Assigned task -
In the entries below, the lines from the one with "United States, site archbold_FL-22." through the one with "A: Bos taurus (domestic cow)." are to be copied exactly; both ends count.

Provided entries -
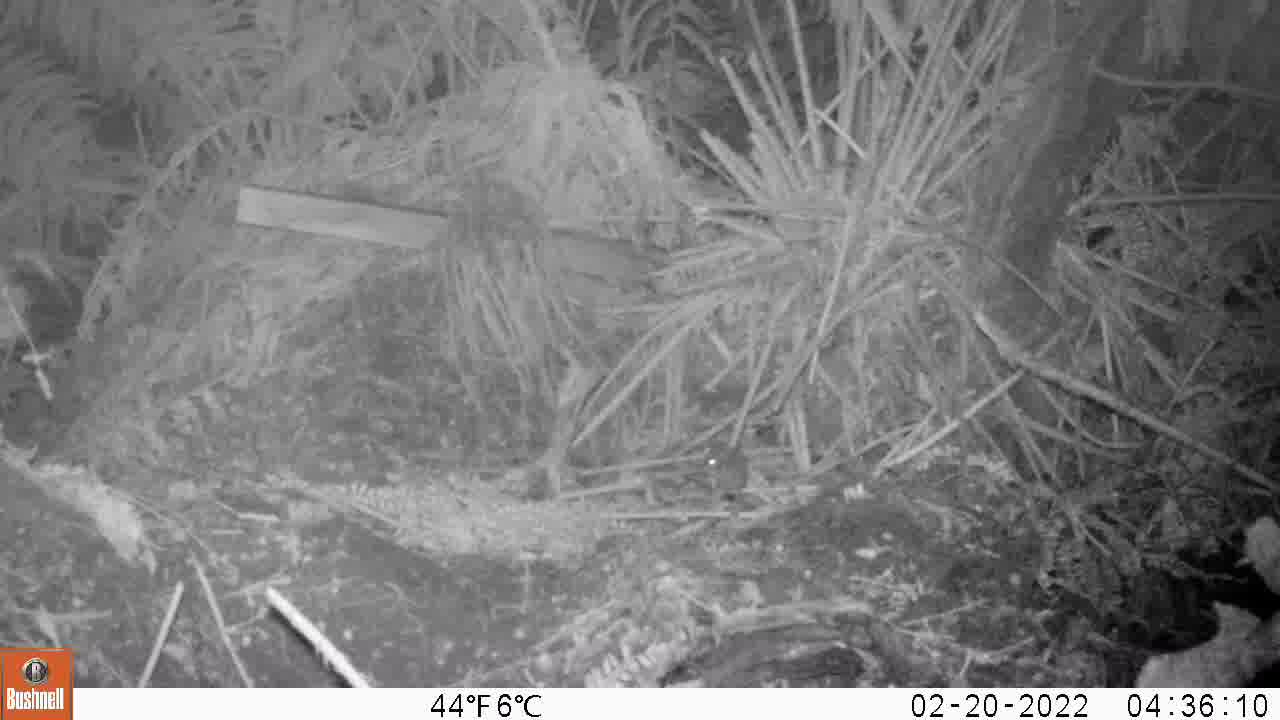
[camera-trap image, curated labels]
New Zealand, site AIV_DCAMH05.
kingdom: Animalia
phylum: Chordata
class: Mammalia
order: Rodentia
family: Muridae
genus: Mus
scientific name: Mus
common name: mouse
* * *
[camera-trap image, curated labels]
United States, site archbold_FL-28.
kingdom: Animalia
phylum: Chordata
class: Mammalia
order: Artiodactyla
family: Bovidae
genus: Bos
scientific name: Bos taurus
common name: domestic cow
--
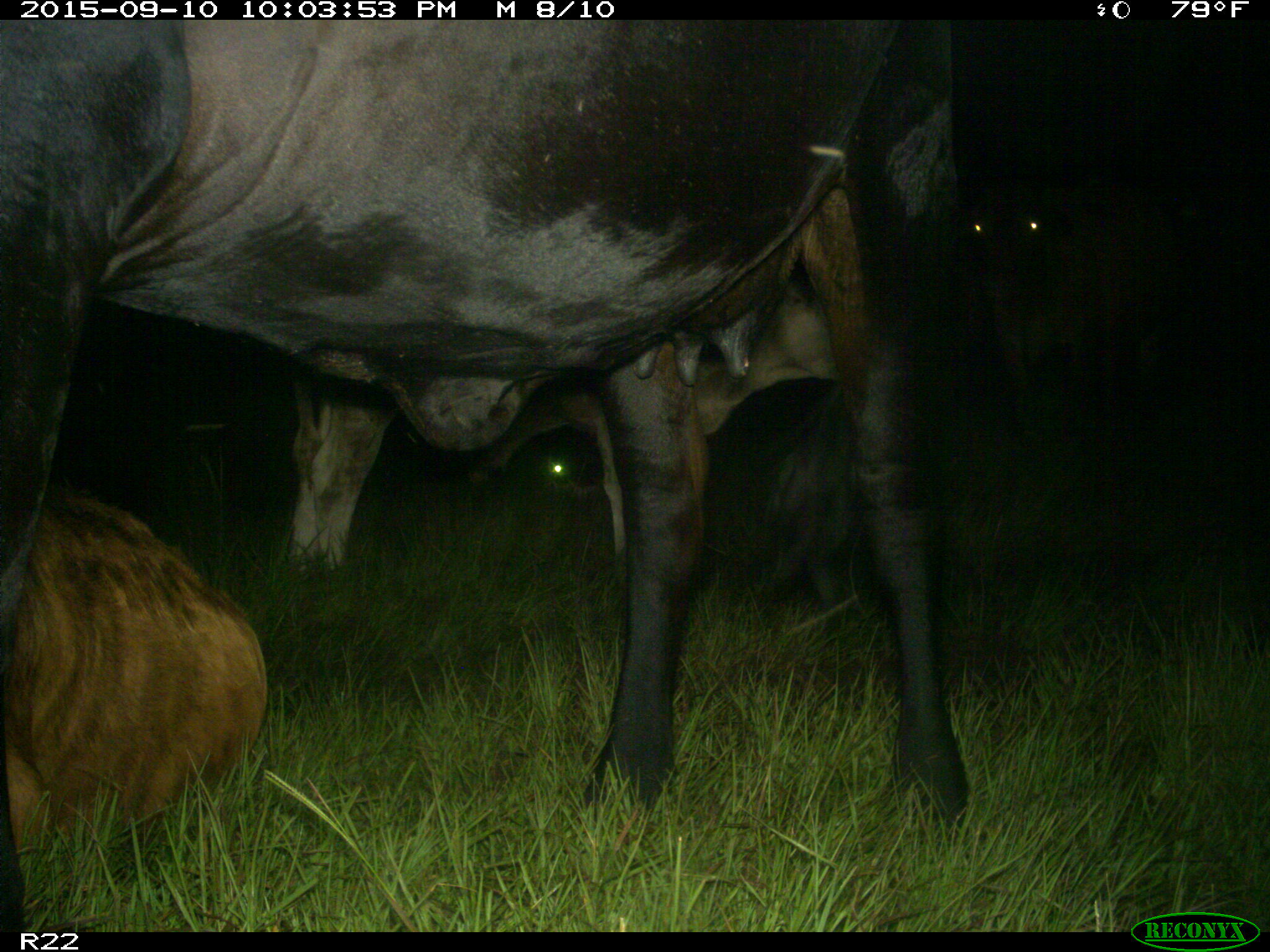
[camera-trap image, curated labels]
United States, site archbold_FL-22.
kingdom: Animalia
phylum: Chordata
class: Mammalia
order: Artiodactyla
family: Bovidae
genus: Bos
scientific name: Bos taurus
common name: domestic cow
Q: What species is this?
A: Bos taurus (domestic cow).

Your solution -
United States, site archbold_FL-22.
kingdom: Animalia
phylum: Chordata
class: Mammalia
order: Artiodactyla
family: Bovidae
genus: Bos
scientific name: Bos taurus
common name: domestic cow
Q: What species is this?
A: Bos taurus (domestic cow).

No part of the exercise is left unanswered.